Another example: just me and a driver were in the car on our way to the airport. We stopped at a police checkpoint on the road just past Port Loko. The police had us both come down from the car and queue to wash our hands at a crowded hand washing station (with no soap!), lining up with all the passengers from a “poda poda” (van used for public transportation). I complained to the driver, “this is actually putting us at more risk!” but we had to comply.

These haphazard yet highly visible enforcement actions remind me of Ebola time as well. My colleague Nina Yamanis and I kept a blog while we were researching Ebola in Sierra Leone in 2015, and I wrote a post then about the “magical laser thermometers” that I thought did little to actually know who had a fever, but gave people a way to show they were doing something about Ebola.

In a lot of the world, the focus has been on ‘flattening the curve’ so that the health system wouldn’t be overwhelmed. But in Sierra Leone that logic doesn’t necessarily apply, since the health system starts out overwhelmed. Perhaps the best thing is just mass education about the virus and what to expect when one gets ill.

For now, the education on radio and elsewhere is mainly “Corona is real. Wash your hands. Stay at home.” And I know that people have a lot of misunderstandings and a lot of questions. My sense is that most people already believe it’s real, partly due to their experience with Ebola. Wash your hands is OK, but there’s not always soap or water available. And stay at home is very difficult. People are really not doing social distancing. More outreach is needed to communities where people don’t speak English or Krio. Some colleagues of mine at UniMak are working to translate WHO information into local languages and get people to go out and deliver it in person.

Recommendations, sort of.

If I had to recommend a course of action, my recommendations would be broad and based on respecting the knowledge and experience of Sierra Leoneans. In particular, I think there should be less militarized enforcement of curfews and other haphazard rules and more community-based education. And as we recommended during Ebola, the education message needs to shift in focus over time to meet shifting knowledge needs.

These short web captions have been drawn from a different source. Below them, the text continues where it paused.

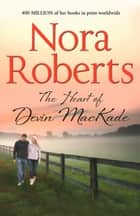 The Heart Of Devin MacKade: the classic story from the queen of romance that you won't be able to put down (The MacKade Brothers, Book 3) ebook by Nora Roberts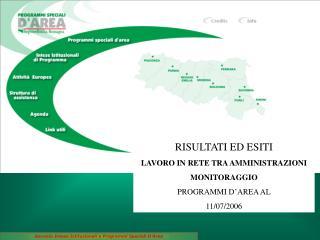 RISULTATI ED ESITI LAVORO IN RETE TRA AMMINISTRAZIONI MONITORAGGIO PROGRAMMI D'AREA AL  11/07/2006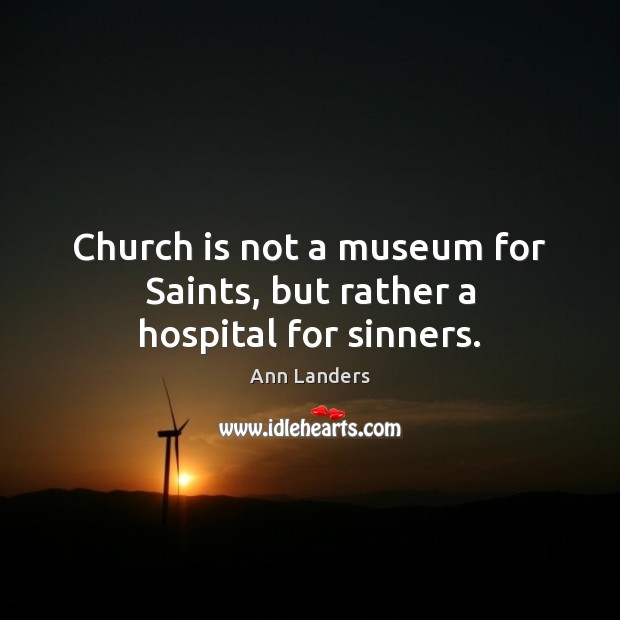 Church is not a museum for Saints, but rather a hospital for sinners. Ann Landers Picture Quote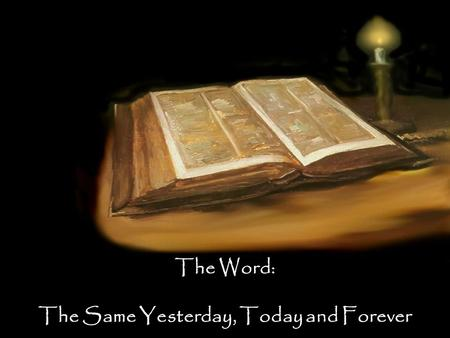 The Word: The Same Yesterday, Today and Forever. Questions to consider: Do I trust the Bible? Why do I trust it? What's at stake?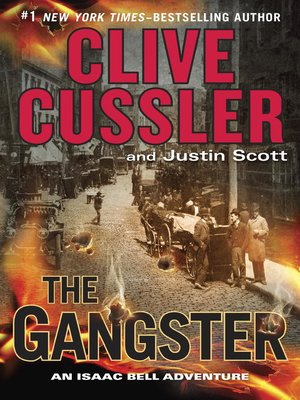 The Gangster by Clive Cussler. AVAILABLE eBook.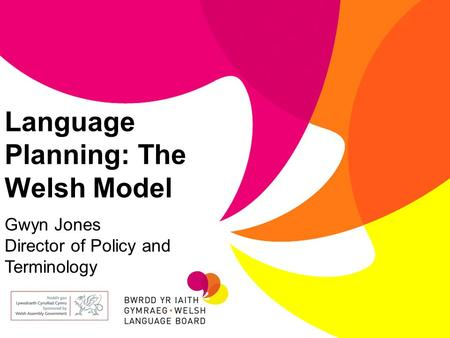 Language Planning: The Welsh Model Gwyn Jones Director of Policy and Terminology.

I am fully cognizant of the ‘passport privilege’ that has allowed me to leave my Sierra Leonean compatriots behind when crises have struck, but this time was a bit different. Sierra Leoneans asked me before I left “do you really’ want to leave here and go to the center of the outbreak?” Indeed, when I arrived at the airport in Washington DC, unlike in the Freetown airport, no one checked my temperature or asked where I was traveling from. The U.S. in fact has one of the worst official responses to the pandemic and some citizens are confused about the public health procedures and angrily demand they be allowed to flout them.

I hope to return to Makeni as soon as commercial flights are restored.